"I tried to go into a clinic," Clyde said. "To stop the feelings that were starting to come. I wanted them to make me better. To give me… things… to make me better." Fear crept into his voice. "But I got to the parking lot and saw them with their white coats and I couldn't. My hands were sweating. I dropped my orange bottle, but it was empty."
The orange bottle-for prescription drugs? Clyde's cryptic words were confirming connections David had already made. Connolly's study had left Clyde terrified of doctors. Or at least of receiving treatment. That's why he'd been trying to cure himself.
"How about if I went with you?" David asked. "To get help?"
A voice, small and defiant, like a child's. "No."
"If you won't go with me to get help, I have to believe you're not very serious about getting better."
A low humming sound broadened into a sob-stained cry. David waited silently, shocked, as Clyde wept and then fell silent. After a pause, Clyde said, "People talk at me but their voices don't have any color.

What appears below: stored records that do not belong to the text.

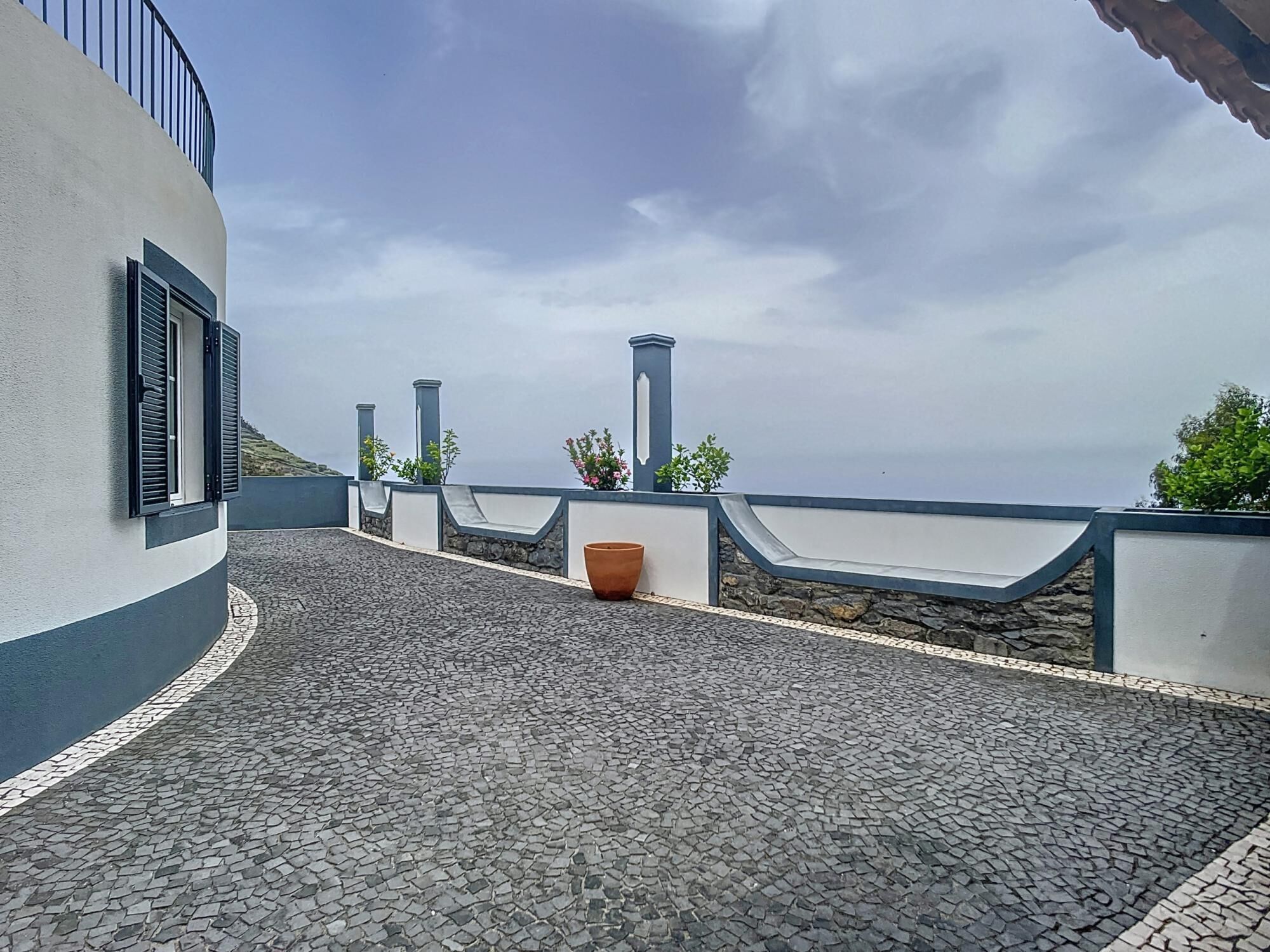 A paved terrace with a stone floor, a white building with black shutters, and a view of the sea under a cloudy sky.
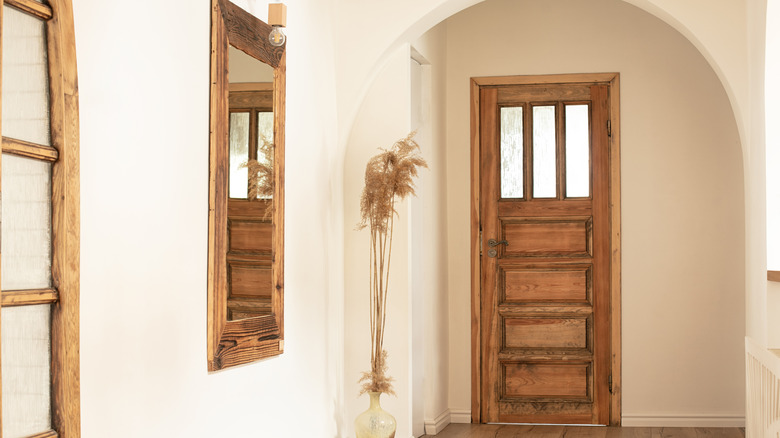 Entryway with wall mirror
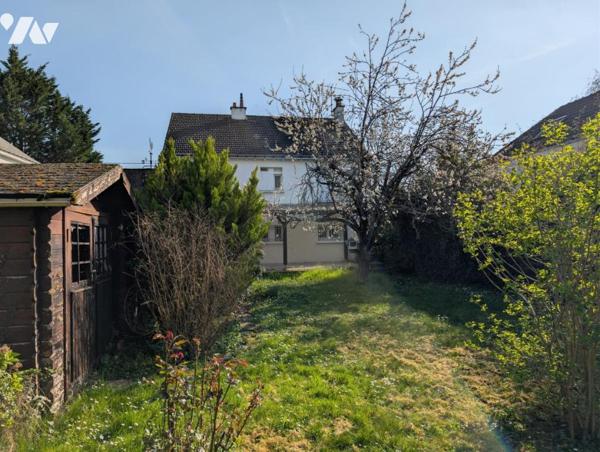 Maison 2 niveau - Garage - Terrain 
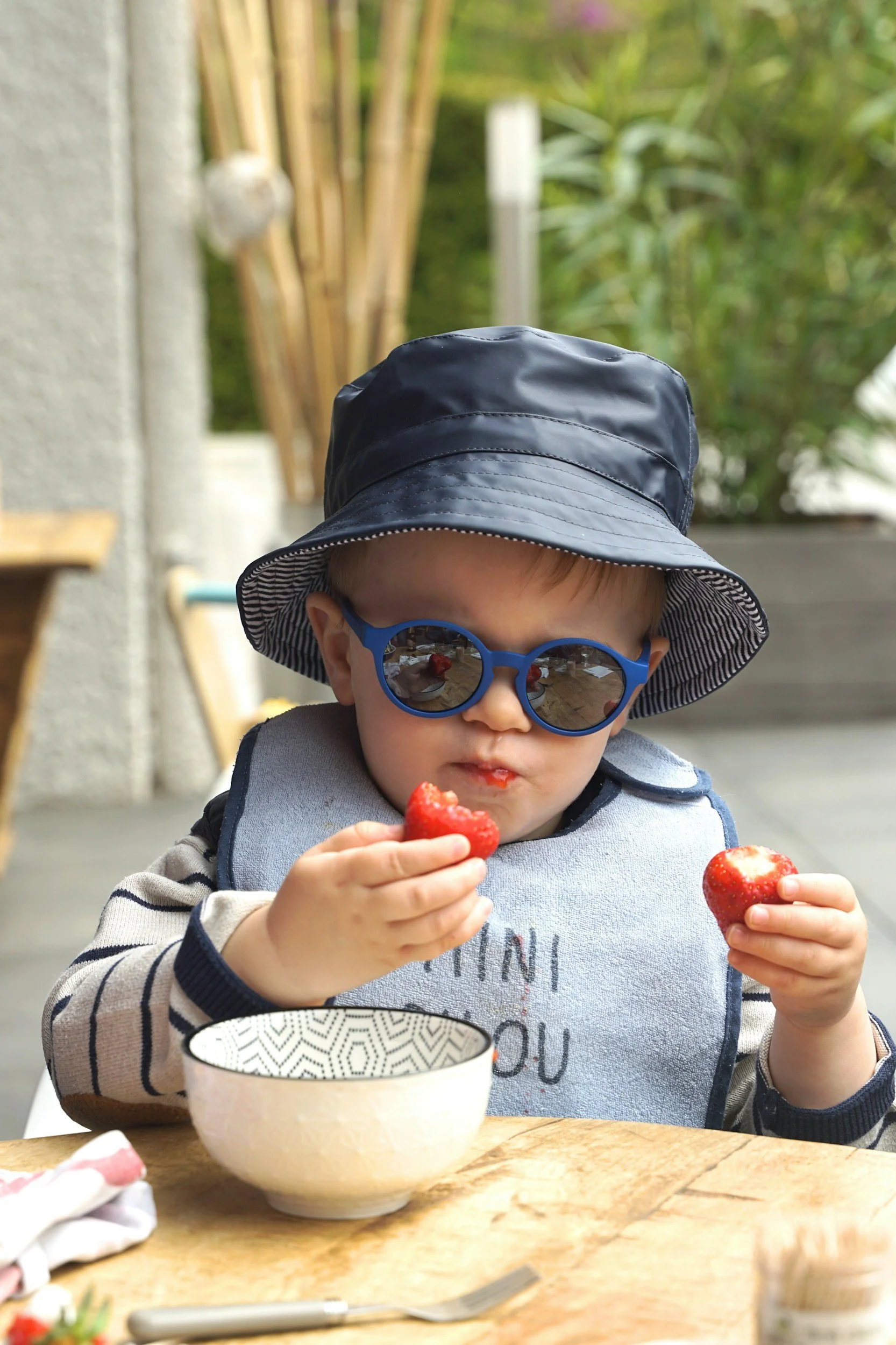 A young child wearing a striped long-sleeve shirt, blue sunglasses, and a black sun hat, sitting at a wooden table outdoors, eating strawberries from a bowl.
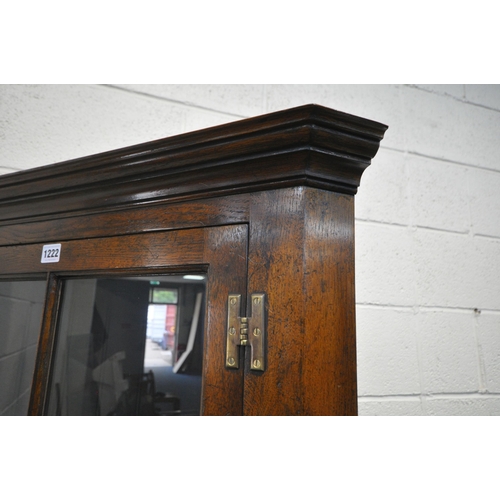 1222 - POSSIBLY TITCHMARSH AND GOODWIN, A GOOD QUALITY SOLID OAK CORNER CUPBOARD, the glazed door enclosing... 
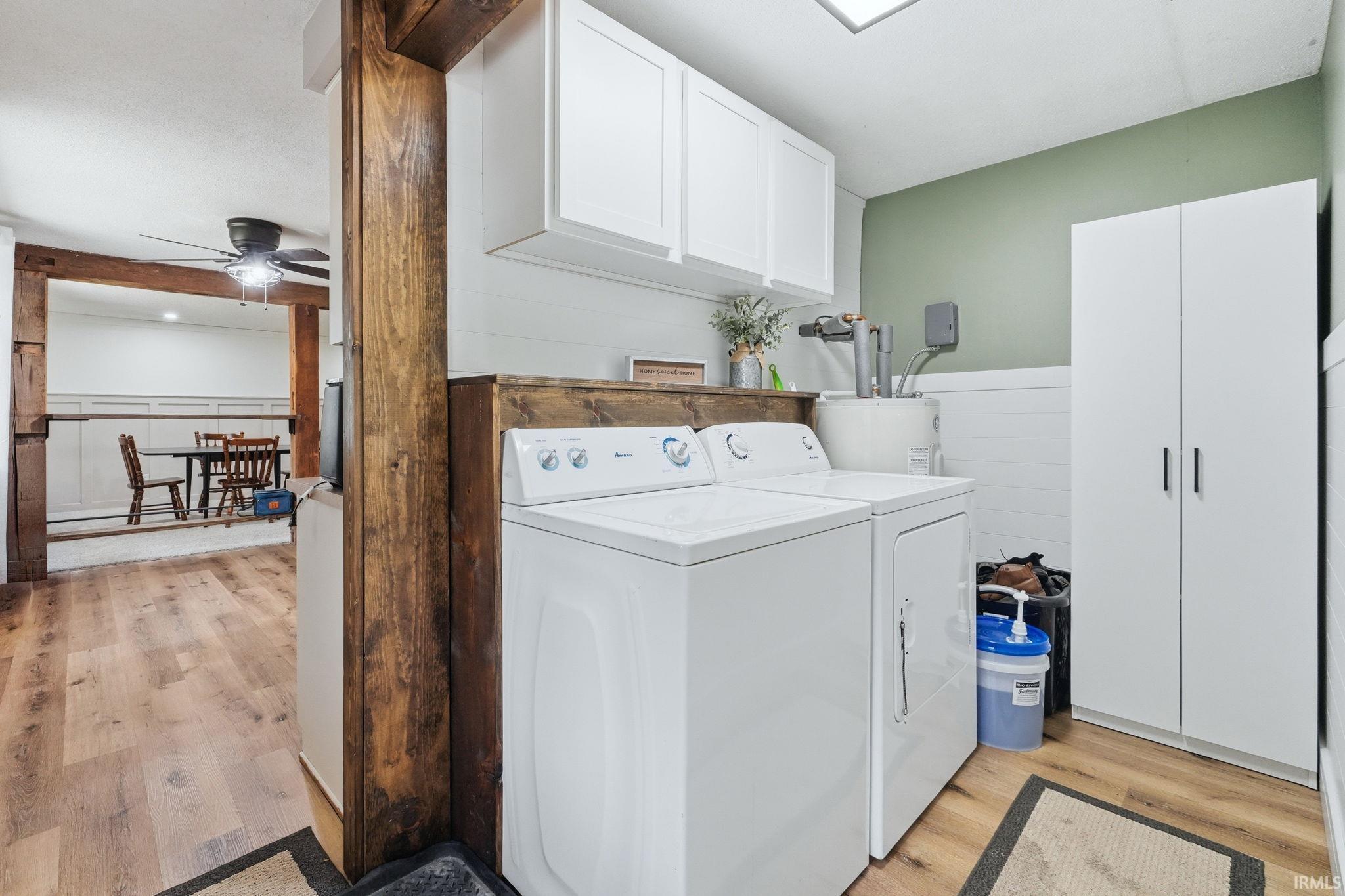 Dedicated laundry area featuring white upper cabinetry, a wood-finish counter, and a tall storage cabinet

They're metal and cold. They scrape my ears." His words were distorted from crying, but his tone was more gentle. Confessional. "It's like there's darkness everywhere and in my eyes until someone smiles and then it gets light." A mournful pause. "It hasn't been light in a long time."
David tried to collect his thoughts.
"I'm not filled inside," Clyde continued. "It's like straw instead of skin, and ropes instead of veins. I'm rotting. I'm rotting from the inside out, but I still move around in my body." Clyde beginning to cry again. Rocking on his feet, muttering. "Three, two, one. Back from the door." Calming himself. When he raised his head, his eyes gleamed, sharp-focused and angry. A forged connection-vulnerability followed by intense animosity.
David took a small step back. "There are people who can talk to you." He made sure not to mention psychologists or psychiatrists. "Make you feel better. Plus your wounds-your wounds from the alkali-those need to be treated as well."
Clyde turned and spat. "I can taste my rot. It's like there's a dead rat in my throat and it's melting."
"That's a side effect," David said, "and another reason you need help. You've been poisoning yourself with the drugs you're taking."
Clyde's shadow stiffened, rearing back, and David realized he'd made a terrible mistake.
"I don't take drugs." The fist drew back calmly again, like a piston, and drove down into David's face.
David came to with gravel in his mouth. Using the front bumper of the car, he pulled himself to his feet and spit out the gravel on the hood. His mouth was warm and salty; when he studied the gob of spit in the moonlight, he saw it was dark, lined with blood.
The vice-grip of a headache seized him suddenly and intensely, pulsed three times, then dissipated. He slid up on the hood, careful to miss his spit, and sat with his feet on the front bumper. His pants were ripped and bloody at one knee. He caught his breath slowly, blotting his split lip with a sleeve and going through a neuro checklist. He didn't have any weakness or altered sensations, and there seemed to be no clouding of his mental facilities. He thought about getting himself to the ER to be checked out, but continued toward the missing slat in the fence on the far side of the lot. Halfway there, he noticed another slat that had been shoved aside, farther down the fence. This one appeared to lead not to a street but an alley. David was fairly certain the slat had been in place before his confrontation with Clyde.
He headed over and stepped through the fence without first scanning the alley. He was tired, aching, pissed off, and no longer cared to slow down for the sake of taking precautions. A homeless man shuffled from behind a Dumpster, approaching David in threatening fashion, but David lowered his hand from his bloody lip and froze him with a glare.
He trudged out from the alley and found himself on an empty street of run-down apartments. Dilapidated cars were parked along the curbs-Chevettes with tinted windows, El Dorados on sunken shocks, trucks with soil scattered in the beds. On the apartments, screens hung off windows by single pegs; clean patches of wood were visible where decorative shutters had recently fallen off. David walked along the torn-up strips of grass intended to decorate the sidewalks, not really sure for what he was looking. He paused at the corner of the street, staring at the row of quiet, decaying buildings. Insects chirped somewhere nearby, though there was little vegetation.
The realities of the situation struck him. He was alone, in a bad part of town at night, searching the streets for an assailant.
David turned purposefully and began the long walk back to his car. Beside an overturned Healton's shopping cart, a man slept on the sidewalk, drawing deep, shuddering breaths. David circled him, passing beside a car.